Lucy grabbing dinner at her favorite restaurant, Amma Mess. Country chicken and mutton curry served on a banana leaf with local parotta. 

While reviewing literature as an undergraduate researcher, I discovered Dr. Kathleen Sienko’s work in design ethnography, which focuses on understanding the broader design context through user and stakeholder experiences to better inform design decisions. This investigation of context and its application to medical device design is exactly what I wanted to pursue throughout my PhD. I now work for the Sienko Research Group as a Graduate Student Research Assistant, spending my time investigating how experienced medical device designers discover and incorporate context during design decision making. In parallel, I get to use my training to improve my own design skills, by incorporating contextual information into the design of a wearable fetal monitoring system. The opportunities I’ve had to see the impact of engineering design in healthcare settings across the globe continues to inspire me as a researcher. 

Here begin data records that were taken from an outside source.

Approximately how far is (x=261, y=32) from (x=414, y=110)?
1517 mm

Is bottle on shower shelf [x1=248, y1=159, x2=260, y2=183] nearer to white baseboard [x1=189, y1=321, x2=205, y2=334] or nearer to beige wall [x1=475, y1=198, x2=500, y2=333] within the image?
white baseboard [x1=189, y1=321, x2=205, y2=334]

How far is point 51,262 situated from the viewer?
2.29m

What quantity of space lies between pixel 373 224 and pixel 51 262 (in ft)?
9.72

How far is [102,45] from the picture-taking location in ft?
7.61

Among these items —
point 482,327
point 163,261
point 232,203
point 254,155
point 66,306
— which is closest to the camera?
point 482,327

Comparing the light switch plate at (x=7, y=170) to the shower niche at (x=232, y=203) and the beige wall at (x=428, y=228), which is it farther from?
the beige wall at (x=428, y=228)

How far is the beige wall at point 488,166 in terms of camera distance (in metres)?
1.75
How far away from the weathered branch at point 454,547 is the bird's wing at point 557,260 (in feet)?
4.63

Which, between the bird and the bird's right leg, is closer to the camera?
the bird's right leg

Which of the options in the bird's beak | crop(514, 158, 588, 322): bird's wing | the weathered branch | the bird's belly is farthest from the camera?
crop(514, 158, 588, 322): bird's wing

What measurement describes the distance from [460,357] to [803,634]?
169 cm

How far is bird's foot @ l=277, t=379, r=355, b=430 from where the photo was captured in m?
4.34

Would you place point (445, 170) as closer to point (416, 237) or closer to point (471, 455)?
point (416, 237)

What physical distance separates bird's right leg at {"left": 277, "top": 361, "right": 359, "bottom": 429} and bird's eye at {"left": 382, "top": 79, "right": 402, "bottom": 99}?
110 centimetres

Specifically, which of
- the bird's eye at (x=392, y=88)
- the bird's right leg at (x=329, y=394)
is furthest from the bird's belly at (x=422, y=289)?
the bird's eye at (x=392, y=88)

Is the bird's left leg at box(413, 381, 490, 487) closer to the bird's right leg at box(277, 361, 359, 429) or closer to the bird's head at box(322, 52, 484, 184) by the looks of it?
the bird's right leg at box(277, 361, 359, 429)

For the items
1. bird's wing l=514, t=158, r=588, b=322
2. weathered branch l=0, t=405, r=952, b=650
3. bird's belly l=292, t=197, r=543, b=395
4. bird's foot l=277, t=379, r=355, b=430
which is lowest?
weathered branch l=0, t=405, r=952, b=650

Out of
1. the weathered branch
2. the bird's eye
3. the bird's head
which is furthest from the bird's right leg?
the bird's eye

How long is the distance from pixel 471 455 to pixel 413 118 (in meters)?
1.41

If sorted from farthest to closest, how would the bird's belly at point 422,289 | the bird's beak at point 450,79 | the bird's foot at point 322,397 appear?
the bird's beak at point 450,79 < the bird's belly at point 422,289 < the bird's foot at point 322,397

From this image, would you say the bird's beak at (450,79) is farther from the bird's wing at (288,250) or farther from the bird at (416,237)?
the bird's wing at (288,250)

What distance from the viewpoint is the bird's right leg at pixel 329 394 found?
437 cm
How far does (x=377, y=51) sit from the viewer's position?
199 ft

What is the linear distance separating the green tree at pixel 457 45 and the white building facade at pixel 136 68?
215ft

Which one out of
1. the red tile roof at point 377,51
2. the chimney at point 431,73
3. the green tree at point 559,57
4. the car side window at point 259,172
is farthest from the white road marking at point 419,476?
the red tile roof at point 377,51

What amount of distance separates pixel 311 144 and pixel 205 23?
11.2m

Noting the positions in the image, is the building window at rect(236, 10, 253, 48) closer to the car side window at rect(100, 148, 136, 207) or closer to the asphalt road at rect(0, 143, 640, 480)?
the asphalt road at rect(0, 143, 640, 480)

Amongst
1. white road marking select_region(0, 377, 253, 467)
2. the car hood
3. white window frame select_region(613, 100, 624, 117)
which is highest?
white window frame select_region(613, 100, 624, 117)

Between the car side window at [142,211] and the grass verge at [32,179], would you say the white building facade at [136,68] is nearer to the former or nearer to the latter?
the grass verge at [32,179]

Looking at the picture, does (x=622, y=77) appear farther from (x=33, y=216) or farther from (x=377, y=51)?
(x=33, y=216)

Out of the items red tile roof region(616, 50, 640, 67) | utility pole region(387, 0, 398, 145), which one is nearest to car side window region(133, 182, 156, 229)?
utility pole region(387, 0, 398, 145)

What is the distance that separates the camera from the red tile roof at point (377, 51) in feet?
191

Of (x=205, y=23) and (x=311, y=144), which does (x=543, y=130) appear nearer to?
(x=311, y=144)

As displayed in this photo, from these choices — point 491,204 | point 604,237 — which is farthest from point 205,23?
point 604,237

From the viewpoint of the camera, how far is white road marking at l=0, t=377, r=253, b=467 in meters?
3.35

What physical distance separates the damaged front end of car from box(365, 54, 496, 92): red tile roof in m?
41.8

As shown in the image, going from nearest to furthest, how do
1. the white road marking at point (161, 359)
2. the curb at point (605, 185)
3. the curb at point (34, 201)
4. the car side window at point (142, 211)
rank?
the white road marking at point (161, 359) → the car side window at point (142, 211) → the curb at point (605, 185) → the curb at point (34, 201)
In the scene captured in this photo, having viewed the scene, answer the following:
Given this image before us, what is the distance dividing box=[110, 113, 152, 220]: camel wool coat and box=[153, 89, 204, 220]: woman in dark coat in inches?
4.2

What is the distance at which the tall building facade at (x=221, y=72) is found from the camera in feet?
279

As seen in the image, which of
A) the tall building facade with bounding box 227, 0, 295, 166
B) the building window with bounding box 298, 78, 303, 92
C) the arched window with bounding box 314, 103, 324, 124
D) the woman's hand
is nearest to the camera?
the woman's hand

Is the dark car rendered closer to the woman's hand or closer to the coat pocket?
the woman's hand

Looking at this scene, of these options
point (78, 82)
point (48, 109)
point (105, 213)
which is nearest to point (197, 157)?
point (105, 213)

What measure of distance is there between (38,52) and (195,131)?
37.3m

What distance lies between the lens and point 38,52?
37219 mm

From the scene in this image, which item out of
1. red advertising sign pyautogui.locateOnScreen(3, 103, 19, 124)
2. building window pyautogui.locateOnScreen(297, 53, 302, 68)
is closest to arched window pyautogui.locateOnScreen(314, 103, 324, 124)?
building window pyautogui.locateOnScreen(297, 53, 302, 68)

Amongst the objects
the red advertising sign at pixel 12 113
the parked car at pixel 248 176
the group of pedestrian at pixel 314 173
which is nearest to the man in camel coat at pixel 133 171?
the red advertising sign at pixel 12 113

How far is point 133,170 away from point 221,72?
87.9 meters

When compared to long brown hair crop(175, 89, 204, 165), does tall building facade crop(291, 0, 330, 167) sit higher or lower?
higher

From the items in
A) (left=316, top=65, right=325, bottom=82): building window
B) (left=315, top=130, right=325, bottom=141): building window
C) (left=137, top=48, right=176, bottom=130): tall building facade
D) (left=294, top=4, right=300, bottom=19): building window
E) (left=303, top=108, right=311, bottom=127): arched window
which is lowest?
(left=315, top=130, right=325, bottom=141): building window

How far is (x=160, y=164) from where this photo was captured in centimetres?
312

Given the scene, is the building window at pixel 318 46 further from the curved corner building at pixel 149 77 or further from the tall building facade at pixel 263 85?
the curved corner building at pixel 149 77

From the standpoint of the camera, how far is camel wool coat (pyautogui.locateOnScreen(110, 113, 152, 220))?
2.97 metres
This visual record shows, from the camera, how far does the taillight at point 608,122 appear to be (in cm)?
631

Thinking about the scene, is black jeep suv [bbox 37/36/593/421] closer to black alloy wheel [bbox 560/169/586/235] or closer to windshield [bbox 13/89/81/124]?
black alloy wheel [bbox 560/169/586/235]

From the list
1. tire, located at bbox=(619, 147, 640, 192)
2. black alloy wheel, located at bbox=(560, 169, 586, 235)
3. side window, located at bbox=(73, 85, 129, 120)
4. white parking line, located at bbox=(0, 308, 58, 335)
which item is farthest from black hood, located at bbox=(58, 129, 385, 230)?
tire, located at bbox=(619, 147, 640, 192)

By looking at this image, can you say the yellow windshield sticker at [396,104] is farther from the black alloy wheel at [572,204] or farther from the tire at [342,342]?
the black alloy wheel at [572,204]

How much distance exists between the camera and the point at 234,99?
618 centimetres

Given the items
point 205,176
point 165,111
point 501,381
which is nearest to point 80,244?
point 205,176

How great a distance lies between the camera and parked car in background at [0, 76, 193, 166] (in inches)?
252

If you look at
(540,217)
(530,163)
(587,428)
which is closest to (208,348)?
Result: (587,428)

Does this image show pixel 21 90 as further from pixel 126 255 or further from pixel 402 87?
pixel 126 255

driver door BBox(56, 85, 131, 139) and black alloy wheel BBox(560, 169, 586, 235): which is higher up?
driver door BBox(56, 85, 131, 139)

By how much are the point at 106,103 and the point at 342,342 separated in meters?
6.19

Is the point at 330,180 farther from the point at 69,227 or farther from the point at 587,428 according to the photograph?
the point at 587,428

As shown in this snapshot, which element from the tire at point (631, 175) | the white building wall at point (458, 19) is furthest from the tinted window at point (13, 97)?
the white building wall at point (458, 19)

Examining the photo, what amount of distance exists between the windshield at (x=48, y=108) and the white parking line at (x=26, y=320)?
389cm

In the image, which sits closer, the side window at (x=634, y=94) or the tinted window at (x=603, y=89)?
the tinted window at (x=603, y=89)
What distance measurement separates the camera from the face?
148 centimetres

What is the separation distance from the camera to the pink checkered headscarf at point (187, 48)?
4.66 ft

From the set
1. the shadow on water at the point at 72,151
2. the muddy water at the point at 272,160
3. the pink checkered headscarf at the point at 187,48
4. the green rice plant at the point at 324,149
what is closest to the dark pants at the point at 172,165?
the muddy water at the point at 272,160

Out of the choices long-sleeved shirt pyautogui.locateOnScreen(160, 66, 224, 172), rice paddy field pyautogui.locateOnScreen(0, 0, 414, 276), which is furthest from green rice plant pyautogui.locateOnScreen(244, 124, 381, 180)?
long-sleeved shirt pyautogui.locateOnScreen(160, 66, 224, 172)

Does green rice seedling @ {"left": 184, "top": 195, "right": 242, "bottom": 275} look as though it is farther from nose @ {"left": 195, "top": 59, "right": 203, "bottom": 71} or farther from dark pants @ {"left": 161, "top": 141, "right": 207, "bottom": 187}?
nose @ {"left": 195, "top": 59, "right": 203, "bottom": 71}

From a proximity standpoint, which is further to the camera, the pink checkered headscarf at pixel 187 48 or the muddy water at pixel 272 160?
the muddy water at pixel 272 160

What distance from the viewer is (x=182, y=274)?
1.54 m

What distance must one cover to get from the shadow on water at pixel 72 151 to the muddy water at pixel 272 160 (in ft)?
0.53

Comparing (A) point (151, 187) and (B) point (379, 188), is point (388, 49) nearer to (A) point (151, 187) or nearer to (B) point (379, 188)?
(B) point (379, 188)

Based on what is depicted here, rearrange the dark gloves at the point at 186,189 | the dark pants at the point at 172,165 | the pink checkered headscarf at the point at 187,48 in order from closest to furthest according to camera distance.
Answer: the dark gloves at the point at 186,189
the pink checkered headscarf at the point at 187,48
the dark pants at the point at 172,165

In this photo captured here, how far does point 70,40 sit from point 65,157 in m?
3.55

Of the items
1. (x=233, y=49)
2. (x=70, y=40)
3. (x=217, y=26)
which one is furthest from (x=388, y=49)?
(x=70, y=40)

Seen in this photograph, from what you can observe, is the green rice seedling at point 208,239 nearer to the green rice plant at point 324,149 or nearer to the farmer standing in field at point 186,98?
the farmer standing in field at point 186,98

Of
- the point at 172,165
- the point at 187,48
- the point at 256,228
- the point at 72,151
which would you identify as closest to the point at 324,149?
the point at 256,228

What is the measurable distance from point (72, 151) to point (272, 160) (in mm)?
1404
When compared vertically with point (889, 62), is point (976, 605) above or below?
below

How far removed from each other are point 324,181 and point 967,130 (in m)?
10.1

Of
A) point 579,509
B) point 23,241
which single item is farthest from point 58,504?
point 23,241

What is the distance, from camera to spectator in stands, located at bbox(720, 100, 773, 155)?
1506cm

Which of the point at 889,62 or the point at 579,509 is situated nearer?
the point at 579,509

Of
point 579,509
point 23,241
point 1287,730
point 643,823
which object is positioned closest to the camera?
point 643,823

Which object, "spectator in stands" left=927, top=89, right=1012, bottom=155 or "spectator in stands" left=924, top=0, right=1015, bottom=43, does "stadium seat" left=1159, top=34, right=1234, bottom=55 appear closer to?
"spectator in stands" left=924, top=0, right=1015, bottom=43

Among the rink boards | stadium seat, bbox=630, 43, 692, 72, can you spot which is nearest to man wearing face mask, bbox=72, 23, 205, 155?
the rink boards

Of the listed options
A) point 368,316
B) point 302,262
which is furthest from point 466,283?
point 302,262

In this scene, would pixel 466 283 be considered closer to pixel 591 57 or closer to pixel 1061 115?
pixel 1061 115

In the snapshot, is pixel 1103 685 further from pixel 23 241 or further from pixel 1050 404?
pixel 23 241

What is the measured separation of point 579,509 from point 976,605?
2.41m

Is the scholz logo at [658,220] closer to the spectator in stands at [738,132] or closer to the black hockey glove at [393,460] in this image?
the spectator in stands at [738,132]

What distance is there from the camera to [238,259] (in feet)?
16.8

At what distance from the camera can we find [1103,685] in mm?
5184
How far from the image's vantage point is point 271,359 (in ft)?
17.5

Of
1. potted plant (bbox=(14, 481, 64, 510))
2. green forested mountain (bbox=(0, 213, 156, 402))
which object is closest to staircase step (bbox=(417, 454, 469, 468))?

It’s now 4:45 PM. You’re finishing up your third cup of chai for the day. As you sit down at your desk to review your field notes from today’s observations, you note down the emerging themes in the data. You make a plan to meet with the head of occupational therapy tomorrow afternoon to clarify a few details. Tonight, they are serving chapati at the canteen (your favorite). You pack up your bag and head across the facility grounds to meet your new friends for dinner. In just a few weeks, you’ll return home to Michigan, but the partnerships you’ve developed will continue on, hopefully for many years to come.